Exercise: Copy out in full every line in the items below that contains the word "furthest". Count only matches with the same uppercase and lowercase letters.

******************************

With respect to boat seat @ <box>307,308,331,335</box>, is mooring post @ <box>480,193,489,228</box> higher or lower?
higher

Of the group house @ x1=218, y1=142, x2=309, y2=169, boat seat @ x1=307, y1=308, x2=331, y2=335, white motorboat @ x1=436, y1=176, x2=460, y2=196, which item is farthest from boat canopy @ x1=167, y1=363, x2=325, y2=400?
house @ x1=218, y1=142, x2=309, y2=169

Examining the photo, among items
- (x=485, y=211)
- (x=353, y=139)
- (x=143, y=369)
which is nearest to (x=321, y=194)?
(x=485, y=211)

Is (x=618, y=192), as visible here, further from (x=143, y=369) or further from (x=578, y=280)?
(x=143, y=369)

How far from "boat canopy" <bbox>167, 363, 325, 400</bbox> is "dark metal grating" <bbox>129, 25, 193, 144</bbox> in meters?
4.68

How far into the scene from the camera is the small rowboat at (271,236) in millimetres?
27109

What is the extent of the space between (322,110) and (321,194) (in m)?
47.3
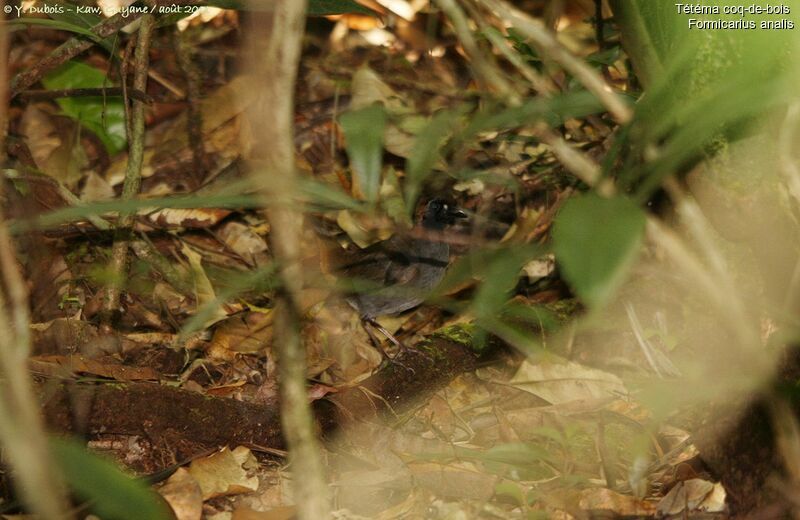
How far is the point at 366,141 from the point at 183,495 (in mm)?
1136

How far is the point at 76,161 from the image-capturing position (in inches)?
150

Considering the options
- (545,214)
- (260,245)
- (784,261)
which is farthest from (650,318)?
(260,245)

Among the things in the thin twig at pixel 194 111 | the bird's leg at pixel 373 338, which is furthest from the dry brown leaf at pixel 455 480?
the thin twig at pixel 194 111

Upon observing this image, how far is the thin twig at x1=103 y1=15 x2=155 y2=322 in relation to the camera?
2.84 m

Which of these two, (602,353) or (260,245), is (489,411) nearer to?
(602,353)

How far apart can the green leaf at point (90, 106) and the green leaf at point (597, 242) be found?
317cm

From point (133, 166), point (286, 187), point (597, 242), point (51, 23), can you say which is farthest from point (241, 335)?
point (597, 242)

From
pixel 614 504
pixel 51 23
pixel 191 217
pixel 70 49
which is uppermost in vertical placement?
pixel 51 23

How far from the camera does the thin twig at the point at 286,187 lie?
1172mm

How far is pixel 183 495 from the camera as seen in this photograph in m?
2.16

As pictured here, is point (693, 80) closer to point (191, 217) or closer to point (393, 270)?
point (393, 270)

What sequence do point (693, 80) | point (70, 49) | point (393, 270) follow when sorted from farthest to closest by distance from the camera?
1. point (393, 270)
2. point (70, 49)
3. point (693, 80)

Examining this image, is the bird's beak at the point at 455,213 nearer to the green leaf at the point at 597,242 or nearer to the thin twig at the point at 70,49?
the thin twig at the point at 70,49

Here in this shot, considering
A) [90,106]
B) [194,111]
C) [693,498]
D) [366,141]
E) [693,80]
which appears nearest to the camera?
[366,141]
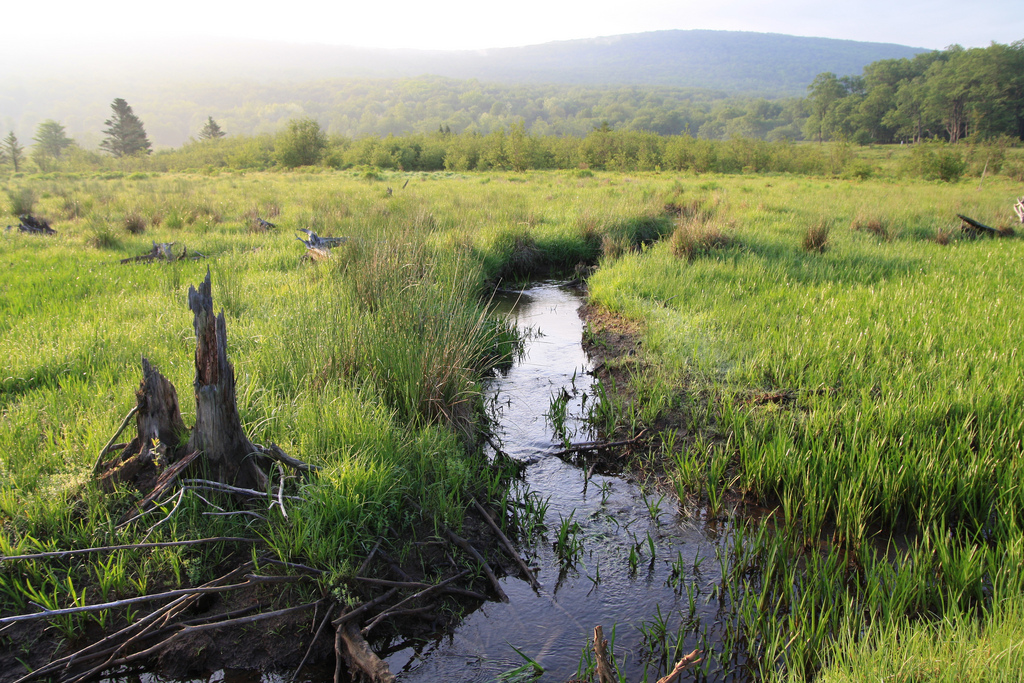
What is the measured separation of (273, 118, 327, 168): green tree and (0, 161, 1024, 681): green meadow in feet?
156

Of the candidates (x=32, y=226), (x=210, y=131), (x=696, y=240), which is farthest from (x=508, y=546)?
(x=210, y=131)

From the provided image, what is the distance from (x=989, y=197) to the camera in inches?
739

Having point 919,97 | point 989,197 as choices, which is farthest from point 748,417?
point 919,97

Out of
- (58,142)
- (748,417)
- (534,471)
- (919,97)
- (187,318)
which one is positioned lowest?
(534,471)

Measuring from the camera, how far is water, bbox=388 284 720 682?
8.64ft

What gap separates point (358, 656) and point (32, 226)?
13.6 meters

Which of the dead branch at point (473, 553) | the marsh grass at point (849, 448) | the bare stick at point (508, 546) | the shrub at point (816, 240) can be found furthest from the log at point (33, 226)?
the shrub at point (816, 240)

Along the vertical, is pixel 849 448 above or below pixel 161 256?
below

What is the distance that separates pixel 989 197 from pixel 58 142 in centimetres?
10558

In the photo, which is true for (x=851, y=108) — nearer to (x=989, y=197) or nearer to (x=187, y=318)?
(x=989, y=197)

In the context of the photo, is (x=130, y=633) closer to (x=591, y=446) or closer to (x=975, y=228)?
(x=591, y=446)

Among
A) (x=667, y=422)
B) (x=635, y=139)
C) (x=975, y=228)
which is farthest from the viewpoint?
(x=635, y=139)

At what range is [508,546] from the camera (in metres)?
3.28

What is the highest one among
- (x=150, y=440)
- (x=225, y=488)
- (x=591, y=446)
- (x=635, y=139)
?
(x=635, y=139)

******************************

Response to this task:
Among the things in the thin twig at pixel 194 111 | the bird's leg at pixel 373 338, which is furthest from the dry brown leaf at pixel 455 480?
Which of the dead branch at point (473, 553) | the marsh grass at point (849, 448) | the bare stick at point (508, 546) | the shrub at point (816, 240) can be found furthest from the log at point (33, 226)?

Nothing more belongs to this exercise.